The point that chefs seem to be making is that culinary school students are no longer about to chop onions. Take Grant Achatz’s tale of being able to crack open two eggs into a pan with one hand and flip them with the other by the time he got to the CIA, much to the amazement of his peers. Look at Tom Colicchio, who has his own gripes, or consider Michael White’s reservations.

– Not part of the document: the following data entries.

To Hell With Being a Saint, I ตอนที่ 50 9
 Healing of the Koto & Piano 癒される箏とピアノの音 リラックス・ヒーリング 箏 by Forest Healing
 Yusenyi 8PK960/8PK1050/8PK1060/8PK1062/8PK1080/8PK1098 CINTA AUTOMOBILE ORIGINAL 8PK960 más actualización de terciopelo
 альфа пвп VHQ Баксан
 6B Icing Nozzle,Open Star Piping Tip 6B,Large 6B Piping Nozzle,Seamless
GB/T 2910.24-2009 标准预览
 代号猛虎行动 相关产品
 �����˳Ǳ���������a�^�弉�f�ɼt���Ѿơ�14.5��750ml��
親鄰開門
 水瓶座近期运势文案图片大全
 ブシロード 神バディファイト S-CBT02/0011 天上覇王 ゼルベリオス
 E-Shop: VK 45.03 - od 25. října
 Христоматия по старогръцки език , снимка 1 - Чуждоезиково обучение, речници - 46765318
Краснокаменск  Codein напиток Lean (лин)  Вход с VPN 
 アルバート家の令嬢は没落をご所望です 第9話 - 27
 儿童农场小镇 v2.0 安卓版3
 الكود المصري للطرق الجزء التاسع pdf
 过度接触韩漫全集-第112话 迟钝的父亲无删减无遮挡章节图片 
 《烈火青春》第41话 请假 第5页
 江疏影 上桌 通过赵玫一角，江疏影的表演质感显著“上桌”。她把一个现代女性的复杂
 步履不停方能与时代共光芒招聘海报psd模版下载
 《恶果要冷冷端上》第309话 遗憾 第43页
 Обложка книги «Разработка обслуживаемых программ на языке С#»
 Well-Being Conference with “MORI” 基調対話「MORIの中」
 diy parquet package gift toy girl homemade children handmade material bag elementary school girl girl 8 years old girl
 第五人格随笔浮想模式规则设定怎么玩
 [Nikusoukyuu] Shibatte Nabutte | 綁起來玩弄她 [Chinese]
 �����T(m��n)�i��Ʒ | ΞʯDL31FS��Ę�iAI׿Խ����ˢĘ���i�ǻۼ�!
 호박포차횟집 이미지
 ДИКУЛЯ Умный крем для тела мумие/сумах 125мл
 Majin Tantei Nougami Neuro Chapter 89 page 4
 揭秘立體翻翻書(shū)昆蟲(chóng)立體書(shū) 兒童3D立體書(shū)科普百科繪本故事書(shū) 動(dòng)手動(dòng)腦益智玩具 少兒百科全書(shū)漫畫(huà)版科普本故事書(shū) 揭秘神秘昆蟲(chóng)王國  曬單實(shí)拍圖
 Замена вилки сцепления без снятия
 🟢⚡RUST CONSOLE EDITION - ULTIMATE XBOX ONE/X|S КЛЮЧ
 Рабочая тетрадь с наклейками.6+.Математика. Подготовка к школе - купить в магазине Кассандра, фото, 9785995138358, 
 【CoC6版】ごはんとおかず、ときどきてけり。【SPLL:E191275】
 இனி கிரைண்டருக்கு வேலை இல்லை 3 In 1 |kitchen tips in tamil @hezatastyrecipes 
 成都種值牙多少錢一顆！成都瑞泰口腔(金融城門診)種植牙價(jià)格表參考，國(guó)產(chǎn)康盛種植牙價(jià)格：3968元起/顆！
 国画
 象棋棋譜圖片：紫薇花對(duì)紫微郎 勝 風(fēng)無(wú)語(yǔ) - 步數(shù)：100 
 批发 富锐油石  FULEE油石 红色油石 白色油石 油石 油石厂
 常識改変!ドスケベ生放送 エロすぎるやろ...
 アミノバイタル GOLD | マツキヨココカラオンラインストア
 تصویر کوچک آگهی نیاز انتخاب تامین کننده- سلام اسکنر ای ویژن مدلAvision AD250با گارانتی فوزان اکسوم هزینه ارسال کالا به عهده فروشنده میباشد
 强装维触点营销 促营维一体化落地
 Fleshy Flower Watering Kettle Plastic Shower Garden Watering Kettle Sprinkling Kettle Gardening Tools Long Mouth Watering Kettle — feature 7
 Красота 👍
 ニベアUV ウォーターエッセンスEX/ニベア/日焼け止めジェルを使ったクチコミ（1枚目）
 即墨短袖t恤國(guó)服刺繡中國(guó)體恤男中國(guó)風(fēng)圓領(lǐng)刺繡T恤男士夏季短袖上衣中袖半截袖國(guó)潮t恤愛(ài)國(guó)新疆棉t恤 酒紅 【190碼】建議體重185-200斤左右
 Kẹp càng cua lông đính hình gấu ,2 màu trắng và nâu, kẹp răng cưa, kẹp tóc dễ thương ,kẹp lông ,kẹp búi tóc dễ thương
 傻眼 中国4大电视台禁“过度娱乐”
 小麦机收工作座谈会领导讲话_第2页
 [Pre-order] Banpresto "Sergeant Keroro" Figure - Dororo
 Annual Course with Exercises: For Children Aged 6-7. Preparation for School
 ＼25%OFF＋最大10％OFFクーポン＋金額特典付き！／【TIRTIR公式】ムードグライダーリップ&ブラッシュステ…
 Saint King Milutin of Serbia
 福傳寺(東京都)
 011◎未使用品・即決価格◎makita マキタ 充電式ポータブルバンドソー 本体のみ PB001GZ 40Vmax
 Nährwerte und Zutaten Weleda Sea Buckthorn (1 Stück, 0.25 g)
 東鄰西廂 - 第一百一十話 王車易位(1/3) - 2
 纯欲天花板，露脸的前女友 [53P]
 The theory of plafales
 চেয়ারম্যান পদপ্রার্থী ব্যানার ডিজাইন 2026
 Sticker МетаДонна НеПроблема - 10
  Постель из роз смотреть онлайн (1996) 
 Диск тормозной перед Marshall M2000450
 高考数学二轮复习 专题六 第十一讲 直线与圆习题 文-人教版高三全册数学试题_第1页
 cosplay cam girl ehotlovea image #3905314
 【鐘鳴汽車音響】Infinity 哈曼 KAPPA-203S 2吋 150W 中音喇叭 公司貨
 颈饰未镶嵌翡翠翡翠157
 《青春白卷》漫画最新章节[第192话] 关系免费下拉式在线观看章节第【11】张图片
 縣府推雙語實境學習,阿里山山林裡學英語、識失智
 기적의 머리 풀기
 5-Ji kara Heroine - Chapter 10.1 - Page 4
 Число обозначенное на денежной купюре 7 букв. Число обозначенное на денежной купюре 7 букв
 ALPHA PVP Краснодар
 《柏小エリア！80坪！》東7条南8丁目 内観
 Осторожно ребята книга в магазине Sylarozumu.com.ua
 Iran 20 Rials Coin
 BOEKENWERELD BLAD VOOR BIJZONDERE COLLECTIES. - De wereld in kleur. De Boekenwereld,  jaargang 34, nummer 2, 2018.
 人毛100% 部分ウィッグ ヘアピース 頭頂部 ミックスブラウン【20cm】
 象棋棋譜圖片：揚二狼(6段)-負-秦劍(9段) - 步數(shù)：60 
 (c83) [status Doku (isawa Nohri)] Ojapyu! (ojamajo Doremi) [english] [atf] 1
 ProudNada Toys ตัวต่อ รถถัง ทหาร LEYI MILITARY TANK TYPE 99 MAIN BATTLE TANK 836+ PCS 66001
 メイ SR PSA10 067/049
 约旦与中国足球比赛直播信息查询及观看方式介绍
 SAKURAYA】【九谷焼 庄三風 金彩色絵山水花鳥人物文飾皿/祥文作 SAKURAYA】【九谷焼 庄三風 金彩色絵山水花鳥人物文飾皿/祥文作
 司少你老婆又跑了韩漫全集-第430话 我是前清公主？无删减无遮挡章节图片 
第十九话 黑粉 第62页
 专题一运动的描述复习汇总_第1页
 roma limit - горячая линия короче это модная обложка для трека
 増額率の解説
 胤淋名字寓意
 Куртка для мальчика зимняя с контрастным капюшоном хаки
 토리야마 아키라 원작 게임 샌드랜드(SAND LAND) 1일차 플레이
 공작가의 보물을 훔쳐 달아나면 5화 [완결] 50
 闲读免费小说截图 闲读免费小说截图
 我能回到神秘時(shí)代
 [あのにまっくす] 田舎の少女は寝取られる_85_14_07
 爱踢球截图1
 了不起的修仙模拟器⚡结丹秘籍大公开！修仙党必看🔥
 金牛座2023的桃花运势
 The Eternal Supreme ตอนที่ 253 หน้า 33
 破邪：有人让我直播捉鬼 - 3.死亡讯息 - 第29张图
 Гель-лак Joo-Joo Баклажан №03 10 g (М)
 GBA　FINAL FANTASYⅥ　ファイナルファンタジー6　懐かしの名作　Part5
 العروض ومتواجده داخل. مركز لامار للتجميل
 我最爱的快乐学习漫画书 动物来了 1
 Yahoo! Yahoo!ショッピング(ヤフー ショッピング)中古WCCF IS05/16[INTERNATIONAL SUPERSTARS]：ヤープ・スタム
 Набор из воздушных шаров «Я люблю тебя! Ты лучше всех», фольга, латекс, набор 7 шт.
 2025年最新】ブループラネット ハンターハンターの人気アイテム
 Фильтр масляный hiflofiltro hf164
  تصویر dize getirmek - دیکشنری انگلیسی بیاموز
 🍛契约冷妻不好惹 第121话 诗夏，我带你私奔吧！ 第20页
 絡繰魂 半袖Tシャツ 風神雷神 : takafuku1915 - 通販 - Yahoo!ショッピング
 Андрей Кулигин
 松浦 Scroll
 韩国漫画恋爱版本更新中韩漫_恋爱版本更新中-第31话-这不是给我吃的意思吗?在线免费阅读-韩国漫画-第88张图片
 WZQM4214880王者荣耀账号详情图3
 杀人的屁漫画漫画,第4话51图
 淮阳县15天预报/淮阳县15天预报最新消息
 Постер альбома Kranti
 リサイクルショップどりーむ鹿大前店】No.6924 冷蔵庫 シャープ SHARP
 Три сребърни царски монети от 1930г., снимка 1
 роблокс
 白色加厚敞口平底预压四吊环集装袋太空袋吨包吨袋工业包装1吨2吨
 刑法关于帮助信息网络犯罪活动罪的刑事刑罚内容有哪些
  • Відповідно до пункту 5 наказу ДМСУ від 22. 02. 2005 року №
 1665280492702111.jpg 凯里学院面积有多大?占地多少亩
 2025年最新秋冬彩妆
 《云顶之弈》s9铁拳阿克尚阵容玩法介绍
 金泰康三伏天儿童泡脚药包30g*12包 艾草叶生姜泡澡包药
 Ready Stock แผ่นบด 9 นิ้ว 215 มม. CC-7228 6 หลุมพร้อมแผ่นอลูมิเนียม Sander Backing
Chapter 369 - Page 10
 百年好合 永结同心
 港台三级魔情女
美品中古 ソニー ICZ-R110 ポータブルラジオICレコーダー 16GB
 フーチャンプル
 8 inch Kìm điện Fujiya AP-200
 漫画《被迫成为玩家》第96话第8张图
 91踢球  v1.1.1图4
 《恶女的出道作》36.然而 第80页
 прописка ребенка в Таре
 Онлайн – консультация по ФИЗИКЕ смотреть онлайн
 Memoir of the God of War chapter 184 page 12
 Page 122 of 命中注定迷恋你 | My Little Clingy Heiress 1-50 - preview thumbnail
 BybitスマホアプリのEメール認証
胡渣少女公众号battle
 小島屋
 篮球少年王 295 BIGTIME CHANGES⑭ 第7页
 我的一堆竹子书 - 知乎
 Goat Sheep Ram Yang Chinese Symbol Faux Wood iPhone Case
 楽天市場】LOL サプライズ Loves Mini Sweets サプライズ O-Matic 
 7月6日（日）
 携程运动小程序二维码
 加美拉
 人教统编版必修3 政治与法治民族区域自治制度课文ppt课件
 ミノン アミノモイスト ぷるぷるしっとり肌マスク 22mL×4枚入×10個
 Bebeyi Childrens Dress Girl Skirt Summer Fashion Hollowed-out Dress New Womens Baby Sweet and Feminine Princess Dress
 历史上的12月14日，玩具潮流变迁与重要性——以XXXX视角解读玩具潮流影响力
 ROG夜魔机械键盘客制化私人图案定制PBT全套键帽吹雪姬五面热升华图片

Even though David Chang has said his culinary school experience was awesome for him, he too readily admits how much he’s been burned by useless culinary school graduates who come to the kitchen door with brand-new knife kits and a lack of calluses.
All of the arguments center around the idea that culinary schools don’t necessarily prepare students for life in a kitchen any better than a year spent as a stagiaire, the culinary equivalent of an unpaid internship, which wouldn’t cost a young cook nearly $100,000.
Pastry chef Shuna Lydon has gone on the record as saying that she despises ex-student “cooks waiting for a formal invitation to learn, to grow, to challenge themselves.”
“Everybody thinks they can go to culinary school and come out in a year and be a chef,” North End Grill chef Floyd Cardoz told Grub Street in 2009. “They don’t realize you need to learn to cook before you can be a chef.”
The underlying debate is — as always — about the value of culinary school, but also, as Lydon implies, what the value of that education really is as soon as a cook gets behind the line. For the moment, the high cost of going to class far outweighs the benefits of failing miserably in the kitchen, which remains one of the most undervalued experiences a chef can have.
“You have to burn yourself,” Dave Chang has said. “Messing things up makes you a better cook.” It’s just that some burns end up costing more than others.